● **CHALLENGES**:
[1] In the essay about the night the family had the flu, how many dolls and stuffed animals does the daughter sleep with?
[2] Pick up the essay about the night the family had the flu after its final sentence and carry it forward.

___ EXCERPT

A couple weeks ago our family was hit with the flu. It wasn’t great. There was lots of clean up and just lots of all around yuck. In the middle of one night my daughter came into my room and called for me. She said, “Mom, my bed is too warm”. Before I reached her, the smell of throw up was unmistakable and when I reached out to touch her, I realized that she was covered in sick. The poor little thing hadn’t realized she’d thrown up and just thought she was sweaty. As a sweet little girl of 5 who loves her dolls and stuffed animals, all 6 that she sleeps with had the same condition of a “too warm bed” and I spent the next hour between 2:30 and 3:30 in the morning washing girl hair, doll hair, unicorn mane and cleaning sheets. About 35 minutes into this mess where Scarlett was already back asleep and I was trying to get chunks out of her brand new giant Princess Celestia’s mane, I glanced up at the bathroom mirror and saw that I had a huge smile on my face…like the kind that can only come when you are genuinely happy and content. I stopped and considered where I was and realized that I was indeed happy in that moment. I was absolutely gagging the whole time and was somewhat dreading the days and nights ahead, but I was also just full of happiness. What I was doing was simple. I was doing my job as a mother. Many parts of this job aren’t incredibly fun or stimulating, but I was doing that job to my fullest in that moment of vomit scrubbing. I was doing my best at caring for those I love. That simple truth that came from those simple actions filled me with intense joy.

______
___ ENTRIES

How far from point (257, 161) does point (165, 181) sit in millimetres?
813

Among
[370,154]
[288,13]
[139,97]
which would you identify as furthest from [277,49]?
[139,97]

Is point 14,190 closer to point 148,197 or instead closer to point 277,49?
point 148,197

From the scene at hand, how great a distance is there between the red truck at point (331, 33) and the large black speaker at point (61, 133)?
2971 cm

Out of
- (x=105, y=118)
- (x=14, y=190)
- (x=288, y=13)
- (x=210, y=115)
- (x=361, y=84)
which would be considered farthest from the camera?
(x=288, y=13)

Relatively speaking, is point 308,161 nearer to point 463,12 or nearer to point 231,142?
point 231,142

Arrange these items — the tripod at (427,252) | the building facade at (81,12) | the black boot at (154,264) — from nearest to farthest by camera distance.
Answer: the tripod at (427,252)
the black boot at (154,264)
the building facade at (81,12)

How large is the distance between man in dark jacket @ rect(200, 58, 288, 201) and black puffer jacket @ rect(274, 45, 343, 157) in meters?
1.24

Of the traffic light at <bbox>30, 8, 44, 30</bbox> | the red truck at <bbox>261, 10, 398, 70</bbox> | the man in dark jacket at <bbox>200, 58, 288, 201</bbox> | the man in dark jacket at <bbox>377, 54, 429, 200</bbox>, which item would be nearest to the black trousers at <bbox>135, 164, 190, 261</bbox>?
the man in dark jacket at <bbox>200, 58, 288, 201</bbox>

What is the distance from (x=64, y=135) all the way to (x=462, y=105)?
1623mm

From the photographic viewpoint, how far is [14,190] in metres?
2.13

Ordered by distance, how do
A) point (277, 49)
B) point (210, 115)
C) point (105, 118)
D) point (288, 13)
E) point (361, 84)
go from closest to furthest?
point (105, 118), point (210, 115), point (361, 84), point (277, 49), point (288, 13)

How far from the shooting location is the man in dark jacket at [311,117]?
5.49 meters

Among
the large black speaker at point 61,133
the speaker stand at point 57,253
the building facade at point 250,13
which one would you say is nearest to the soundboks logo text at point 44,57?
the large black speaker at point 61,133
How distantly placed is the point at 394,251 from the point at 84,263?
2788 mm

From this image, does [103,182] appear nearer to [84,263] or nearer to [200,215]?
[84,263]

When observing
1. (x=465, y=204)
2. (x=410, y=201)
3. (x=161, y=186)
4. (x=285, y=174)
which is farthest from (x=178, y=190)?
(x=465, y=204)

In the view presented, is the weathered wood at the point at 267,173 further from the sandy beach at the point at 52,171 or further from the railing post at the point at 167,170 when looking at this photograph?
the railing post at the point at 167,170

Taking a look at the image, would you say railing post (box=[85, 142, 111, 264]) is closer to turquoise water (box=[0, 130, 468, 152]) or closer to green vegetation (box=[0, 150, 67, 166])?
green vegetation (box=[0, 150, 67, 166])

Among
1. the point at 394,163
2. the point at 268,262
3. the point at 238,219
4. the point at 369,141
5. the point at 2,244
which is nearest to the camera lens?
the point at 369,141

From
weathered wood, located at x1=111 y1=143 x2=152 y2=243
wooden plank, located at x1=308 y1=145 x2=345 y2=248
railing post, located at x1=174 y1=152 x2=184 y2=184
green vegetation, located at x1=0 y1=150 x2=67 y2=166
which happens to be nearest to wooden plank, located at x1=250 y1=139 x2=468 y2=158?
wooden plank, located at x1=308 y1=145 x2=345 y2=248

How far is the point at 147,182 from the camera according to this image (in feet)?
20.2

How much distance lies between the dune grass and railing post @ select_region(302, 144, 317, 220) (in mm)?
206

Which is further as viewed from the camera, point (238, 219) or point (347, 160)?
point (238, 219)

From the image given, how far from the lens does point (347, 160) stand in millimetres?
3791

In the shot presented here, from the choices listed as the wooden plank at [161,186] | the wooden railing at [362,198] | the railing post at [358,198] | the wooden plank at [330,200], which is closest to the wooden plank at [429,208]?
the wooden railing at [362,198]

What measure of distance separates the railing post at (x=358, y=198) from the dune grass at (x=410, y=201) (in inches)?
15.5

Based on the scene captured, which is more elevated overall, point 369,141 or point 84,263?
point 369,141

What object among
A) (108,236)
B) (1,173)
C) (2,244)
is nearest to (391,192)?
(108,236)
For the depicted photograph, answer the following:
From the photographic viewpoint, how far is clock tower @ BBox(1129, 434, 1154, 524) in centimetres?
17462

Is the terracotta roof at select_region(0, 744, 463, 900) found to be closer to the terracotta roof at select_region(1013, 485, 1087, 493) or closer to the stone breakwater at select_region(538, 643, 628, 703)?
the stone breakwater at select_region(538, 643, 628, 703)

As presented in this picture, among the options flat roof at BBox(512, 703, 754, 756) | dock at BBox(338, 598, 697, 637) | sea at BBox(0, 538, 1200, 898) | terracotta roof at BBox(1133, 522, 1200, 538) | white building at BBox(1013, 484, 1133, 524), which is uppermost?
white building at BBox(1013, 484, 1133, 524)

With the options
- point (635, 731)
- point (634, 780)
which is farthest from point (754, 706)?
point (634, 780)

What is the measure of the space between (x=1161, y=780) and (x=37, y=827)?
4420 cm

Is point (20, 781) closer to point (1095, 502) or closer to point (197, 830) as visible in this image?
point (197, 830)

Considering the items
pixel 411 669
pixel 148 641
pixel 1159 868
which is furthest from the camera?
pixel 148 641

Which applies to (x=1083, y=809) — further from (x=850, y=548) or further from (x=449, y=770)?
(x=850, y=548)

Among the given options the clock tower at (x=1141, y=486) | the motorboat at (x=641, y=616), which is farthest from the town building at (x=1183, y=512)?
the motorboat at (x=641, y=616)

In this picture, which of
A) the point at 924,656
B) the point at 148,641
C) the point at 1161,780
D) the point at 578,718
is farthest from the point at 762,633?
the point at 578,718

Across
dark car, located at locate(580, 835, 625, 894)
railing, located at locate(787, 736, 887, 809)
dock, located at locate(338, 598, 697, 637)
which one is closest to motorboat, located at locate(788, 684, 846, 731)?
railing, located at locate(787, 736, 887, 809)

______

● **WRITTEN ANSWERS**:
[1] Six.

[2]
As I reflected more on this small event, my thoughts, as they often do, drifted towards my creative and artistic journey. Like in any aspect of life, there are highs and lows on the journey. There are parts of the process that we hate. There are times where it seems like everything you do fails. Whether it’s not being able to create work you like, or not being successful in any of the times you put your work out there…whatever the case, there are those times. Still, when those failures come, what do they do to you as a person? How do they make you feel? I’m guessing that “not great” is somewhere in there, just as my body felt not great the whole time I was cleaning up after my sick child, but is there also satisfaction? Do you take the time to remember that you are creating something and regardless of its merit or success, that’s pretty damn great? Do you remind yourself of the joy that you felt the moment you clicked the shutter and you just knew you had your shot? Do you let yourself feel the yuck, but also let your inner fire burn even brighter because you are continuing to live your creative life?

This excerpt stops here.